EXERCISE DESCRIPTION:
For the records below, print the lines from the line with "common name: chinese serow" through the line with "common name: birds" exactly as written; include both end lines and exclude the rest.

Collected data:
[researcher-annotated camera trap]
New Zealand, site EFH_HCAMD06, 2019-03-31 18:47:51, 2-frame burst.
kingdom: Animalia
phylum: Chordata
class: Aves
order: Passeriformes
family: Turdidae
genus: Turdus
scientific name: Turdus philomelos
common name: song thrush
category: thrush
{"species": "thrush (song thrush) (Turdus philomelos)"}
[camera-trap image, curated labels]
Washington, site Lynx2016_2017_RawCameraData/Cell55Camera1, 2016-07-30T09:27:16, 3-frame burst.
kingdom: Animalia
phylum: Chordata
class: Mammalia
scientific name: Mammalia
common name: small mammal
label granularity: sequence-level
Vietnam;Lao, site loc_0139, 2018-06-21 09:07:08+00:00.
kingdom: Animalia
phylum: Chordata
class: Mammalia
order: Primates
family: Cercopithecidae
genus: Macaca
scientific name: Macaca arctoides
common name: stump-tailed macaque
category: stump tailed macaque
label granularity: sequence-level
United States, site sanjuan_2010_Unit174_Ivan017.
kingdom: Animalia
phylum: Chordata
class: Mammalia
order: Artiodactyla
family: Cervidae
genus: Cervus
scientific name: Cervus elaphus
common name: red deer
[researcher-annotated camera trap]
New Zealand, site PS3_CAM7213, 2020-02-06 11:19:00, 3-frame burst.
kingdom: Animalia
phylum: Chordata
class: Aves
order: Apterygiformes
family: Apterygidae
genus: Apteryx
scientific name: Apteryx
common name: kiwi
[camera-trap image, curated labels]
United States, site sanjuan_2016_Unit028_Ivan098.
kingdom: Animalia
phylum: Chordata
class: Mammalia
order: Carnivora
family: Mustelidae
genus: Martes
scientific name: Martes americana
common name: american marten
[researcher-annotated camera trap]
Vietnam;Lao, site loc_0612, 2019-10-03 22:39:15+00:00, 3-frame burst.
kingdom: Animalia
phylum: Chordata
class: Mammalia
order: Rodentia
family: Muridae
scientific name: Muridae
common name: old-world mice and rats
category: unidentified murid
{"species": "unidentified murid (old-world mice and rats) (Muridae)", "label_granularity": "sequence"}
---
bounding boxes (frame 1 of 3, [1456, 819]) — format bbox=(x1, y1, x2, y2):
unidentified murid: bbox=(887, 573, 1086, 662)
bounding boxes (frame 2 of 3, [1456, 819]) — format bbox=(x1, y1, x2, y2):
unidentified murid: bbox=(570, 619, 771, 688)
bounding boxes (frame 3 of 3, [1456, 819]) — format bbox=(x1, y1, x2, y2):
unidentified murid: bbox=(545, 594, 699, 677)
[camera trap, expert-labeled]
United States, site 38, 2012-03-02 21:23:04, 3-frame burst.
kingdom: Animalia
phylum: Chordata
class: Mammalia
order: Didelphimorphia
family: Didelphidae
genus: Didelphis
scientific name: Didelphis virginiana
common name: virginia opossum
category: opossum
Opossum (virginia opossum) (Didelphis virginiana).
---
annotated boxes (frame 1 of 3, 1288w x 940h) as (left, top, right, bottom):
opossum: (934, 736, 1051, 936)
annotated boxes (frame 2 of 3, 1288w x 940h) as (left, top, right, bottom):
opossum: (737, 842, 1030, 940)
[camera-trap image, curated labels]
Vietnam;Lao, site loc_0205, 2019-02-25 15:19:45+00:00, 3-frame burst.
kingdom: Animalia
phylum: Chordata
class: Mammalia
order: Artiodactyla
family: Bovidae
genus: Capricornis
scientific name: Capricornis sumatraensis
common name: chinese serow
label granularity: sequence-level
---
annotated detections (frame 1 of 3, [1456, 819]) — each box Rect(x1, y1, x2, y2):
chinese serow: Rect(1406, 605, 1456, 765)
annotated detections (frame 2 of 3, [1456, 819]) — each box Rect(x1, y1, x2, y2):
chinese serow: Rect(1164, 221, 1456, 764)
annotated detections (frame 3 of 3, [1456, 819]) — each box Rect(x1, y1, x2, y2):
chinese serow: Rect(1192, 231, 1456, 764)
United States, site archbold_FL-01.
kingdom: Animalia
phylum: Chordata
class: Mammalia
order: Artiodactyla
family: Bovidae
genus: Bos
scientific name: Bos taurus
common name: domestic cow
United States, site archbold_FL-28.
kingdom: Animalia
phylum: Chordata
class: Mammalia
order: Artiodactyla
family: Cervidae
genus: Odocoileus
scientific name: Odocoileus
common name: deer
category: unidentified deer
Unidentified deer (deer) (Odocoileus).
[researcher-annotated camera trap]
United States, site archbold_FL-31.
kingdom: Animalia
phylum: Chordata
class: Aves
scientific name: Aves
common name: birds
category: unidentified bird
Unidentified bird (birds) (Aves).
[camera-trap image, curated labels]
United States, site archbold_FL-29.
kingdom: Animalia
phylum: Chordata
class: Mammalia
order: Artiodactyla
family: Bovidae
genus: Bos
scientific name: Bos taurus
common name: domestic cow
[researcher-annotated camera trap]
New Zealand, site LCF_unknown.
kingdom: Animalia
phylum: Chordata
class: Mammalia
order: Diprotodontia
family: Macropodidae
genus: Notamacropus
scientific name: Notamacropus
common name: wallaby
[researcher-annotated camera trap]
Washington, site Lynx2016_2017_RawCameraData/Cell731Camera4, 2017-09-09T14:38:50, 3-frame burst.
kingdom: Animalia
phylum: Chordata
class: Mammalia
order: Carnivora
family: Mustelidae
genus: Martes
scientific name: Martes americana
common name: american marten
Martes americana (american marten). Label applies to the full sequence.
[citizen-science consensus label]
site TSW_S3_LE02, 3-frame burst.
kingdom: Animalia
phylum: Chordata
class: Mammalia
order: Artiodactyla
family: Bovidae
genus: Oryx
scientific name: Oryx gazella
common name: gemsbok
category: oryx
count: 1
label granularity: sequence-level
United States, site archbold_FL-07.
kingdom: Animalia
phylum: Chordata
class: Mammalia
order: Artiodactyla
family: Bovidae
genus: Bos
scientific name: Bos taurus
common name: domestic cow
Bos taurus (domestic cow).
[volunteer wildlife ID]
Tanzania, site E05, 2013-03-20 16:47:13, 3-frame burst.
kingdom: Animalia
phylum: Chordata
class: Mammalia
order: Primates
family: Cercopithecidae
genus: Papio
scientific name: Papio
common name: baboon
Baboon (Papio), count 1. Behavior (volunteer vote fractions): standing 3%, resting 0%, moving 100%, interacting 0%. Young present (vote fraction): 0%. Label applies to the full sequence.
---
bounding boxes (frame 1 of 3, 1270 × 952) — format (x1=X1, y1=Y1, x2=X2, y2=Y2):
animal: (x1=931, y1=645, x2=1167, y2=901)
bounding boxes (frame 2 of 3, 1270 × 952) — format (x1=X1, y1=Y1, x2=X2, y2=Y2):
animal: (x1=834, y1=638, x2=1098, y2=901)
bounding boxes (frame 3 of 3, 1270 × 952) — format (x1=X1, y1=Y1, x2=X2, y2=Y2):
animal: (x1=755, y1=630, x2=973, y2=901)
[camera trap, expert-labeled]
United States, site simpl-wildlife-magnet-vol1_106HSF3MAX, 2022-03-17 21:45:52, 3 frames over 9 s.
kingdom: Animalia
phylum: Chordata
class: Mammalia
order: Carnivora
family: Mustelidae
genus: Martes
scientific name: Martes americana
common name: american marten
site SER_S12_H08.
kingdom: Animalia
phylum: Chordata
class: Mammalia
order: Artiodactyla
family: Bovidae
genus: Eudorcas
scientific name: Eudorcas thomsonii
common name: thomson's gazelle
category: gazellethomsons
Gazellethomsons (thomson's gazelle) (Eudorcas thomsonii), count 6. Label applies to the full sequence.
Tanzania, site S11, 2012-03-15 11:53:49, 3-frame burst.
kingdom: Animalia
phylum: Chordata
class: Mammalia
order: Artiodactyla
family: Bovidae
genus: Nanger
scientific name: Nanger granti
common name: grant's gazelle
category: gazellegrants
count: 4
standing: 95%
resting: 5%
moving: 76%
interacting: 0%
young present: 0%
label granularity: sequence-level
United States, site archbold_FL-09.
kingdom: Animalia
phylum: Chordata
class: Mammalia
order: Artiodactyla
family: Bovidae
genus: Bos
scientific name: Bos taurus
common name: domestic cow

ANSWER SPACE:
common name: chinese serow
label granularity: sequence-level
---
annotated detections (frame 1 of 3, [1456, 819]) — each box Rect(x1, y1, x2, y2):
chinese serow: Rect(1406, 605, 1456, 765)
annotated detections (frame 2 of 3, [1456, 819]) — each box Rect(x1, y1, x2, y2):
chinese serow: Rect(1164, 221, 1456, 764)
annotated detections (frame 3 of 3, [1456, 819]) — each box Rect(x1, y1, x2, y2):
chinese serow: Rect(1192, 231, 1456, 764)
United States, site archbold_FL-01.
kingdom: Animalia
phylum: Chordata
class: Mammalia
order: Artiodactyla
family: Bovidae
genus: Bos
scientific name: Bos taurus
common name: domestic cow
United States, site archbold_FL-28.
kingdom: Animalia
phylum: Chordata
class: Mammalia
order: Artiodactyla
family: Cervidae
genus: Odocoileus
scientific name: Odocoileus
common name: deer
category: unidentified deer
Unidentified deer (deer) (Odocoileus).
[researcher-annotated camera trap]
United States, site archbold_FL-31.
kingdom: Animalia
phylum: Chordata
class: Aves
scientific name: Aves
common name: birds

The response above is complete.